Tarefas obrigatórias:
1. No trecho sobre o julgamento no STF, qual artigo do regimento interno permite convocar ministros do Superior Tribunal de Justiça para completar quorum?
2. Retorne, do trecho sobre o julgamento no STF, a parte que se inicia nas palavras que contêm "Lacombe virou-se para" e termina em "porta do tribunal.".

++++ Trecho

Mas o que é isso? Falta de quorum como? Se houvesse falta de quorum, o julgamento não teria sido realizado. Ora, acabara de ser proclamado e visto pelo Brasil inteiro, pelas televisões, o resultado de um julgamento realizado com votos proferidos por oito ministros. O art. 40 do regimento interno do STF permite a convocação de ministros do Superior Tribunal de Justiça ape­nas para completar quorum, isto é, quando quorum não há. Deve, pois, ser prévia, isto é, anterior à sessão de julgamento, que não pode ser realizada pela falta de número.

Por essas razões, sustentei que a convocação seria ilegítima, pois, tendo havido o número regimental, o julgamento havia terminado e era definitivo. A segurança não fora concedida. Os advogados dos promoventes do impeach­ment, se não me engano Evandro Lins e Silva e Fábio Konder Comparato, tentaram também suscitar questão de ordem. Gallotti não quis saber. Man­teve sua decisão de convocar os membros do STJ, encerrou a sessão e saiu cor­rendo para o seu gabinete. Não quis falar com ninguém.



36

“Santo Deus! O Gallotti está maluco!” pensei eu com enorme pesar, pois gostava dele. O fato de haver votado a favor de Collor era irrelevante para nossas relações pessoais; mas declarar que o julgamento estava anulado pelo empate e convocar ministros de outro tribunal por falta de quorum era um disparate sem tamanho.

Lacombe virou-se para mim e ironizou:

— Você pensou que estava vitorioso. Pois, agora, veja como tudo é rela­tivo. Estamos advogando no processo de maior relevância para a República nos nossos tempos, e você pensa que isso pode ser resolvido com um simples 4 a 4, dentro de suas filigranas processuais?

Fiquei quieto. Ele sabia que estava errado. Era bom processualista. Mas ganhou um fôlego para seu cliente. Agora, sua tese tinha o respaldo de quatro ministros do Supremo Tribunal. Estufou o peito e saiu na minha frente. Foi dar entrevistas a televisões e rádios, que se acotovelavam na porta do tribunal.

37

Permaneci sentado, não acreditando naquilo que havia acontecido. Senti-me como o torcedor brasileiro, ao perder a Copa do Mundo de Futebol em pleno Maracanã, em 1950. Com uma diferença, porém: naquela tragédia esportiva, o adversário ganhou por 2 a 1; e, agora, no Supremo, nós ganharía­mos, tal como naquele longínquo e fatídico 16 de julho, com o empate, segundo a melhor doutrina e o próprio regimento interno do Supremo Tri­bunal. E empate houve, Santo Deus!

Falta de quorum? Não, eu não podia sair do tribunal. Fiquei sentado, digerindo o choque. Naquele instante, não tinha a menor condição de falar com a imprensa. Precisava me acalmar. Se falasse, correria o risco de xingar o Gallotti até a décima geração de seus ancestrais, embora seu pai tenha sido um dos bons ministros do Supremo, a quem conheci no Governo Jânio, o pri­meiro a funcionar em Brasília, em 1961.

++++++++
++++ Dados exibidos

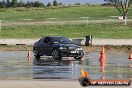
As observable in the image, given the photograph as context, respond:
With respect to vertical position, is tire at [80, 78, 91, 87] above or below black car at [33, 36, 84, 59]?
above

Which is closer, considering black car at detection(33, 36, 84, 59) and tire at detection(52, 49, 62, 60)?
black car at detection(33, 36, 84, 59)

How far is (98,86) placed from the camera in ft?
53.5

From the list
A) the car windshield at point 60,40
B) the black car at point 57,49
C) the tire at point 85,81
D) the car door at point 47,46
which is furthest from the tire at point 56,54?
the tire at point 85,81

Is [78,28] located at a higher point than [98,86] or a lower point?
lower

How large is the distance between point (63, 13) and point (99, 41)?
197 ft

++++++++
++++ Dados exibidos

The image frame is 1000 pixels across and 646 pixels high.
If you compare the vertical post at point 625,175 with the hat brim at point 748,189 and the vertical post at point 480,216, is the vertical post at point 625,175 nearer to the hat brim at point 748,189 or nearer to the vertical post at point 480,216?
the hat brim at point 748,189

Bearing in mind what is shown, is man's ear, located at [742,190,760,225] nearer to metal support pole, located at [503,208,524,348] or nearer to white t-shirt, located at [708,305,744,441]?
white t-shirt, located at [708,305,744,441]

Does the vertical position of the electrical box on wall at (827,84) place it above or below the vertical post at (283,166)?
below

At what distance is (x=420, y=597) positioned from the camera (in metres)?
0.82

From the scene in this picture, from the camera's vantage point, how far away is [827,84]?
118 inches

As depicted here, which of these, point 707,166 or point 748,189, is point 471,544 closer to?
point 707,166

++++++++
++++ Dados exibidos

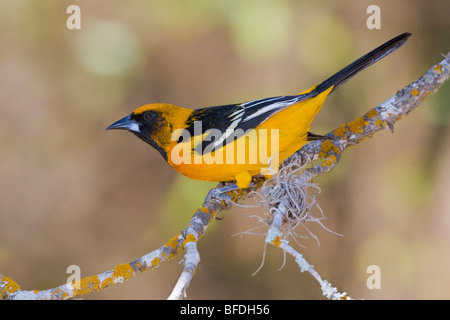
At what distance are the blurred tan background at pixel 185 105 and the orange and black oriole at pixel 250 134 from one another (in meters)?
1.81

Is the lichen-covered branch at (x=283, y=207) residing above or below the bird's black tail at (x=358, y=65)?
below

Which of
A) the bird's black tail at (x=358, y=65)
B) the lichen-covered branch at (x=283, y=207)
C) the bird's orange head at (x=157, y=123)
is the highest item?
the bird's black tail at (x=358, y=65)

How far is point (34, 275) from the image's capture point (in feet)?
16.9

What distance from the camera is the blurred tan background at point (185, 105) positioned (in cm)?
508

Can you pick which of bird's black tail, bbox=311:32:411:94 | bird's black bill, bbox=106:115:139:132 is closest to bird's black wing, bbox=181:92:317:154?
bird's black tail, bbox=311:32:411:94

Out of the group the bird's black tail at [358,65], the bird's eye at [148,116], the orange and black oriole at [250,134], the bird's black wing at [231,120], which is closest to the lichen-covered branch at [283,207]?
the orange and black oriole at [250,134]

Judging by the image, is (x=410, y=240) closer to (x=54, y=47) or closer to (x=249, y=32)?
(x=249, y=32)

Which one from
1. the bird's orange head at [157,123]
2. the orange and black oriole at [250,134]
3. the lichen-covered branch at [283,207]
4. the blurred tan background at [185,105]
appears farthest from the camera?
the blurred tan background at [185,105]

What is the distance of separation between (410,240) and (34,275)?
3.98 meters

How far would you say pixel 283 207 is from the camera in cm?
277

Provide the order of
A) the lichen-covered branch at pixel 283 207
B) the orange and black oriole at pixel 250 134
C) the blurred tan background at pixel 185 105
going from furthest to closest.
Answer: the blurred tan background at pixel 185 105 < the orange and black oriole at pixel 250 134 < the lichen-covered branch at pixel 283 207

++++++++

Respostas escritas:
1. O art. 40.

2.
Lacombe virou-se para mim e ironizou:

— Você pensou que estava vitorioso. Pois, agora, veja como tudo é rela­tivo. Estamos advogando no processo de maior relevância para a República nos nossos tempos, e você pensa que isso pode ser resolvido com um simples 4 a 4, dentro de suas filigranas processuais?

Fiquei quieto. Ele sabia que estava errado. Era bom processualista. Mas ganhou um fôlego para seu cliente. Agora, sua tese tinha o respaldo de quatro ministros do Supremo Tribunal. Estufou o peito e saiu na minha frente. Foi dar entrevistas a televisões e rádios, que se acotovelavam na porta do tribunal.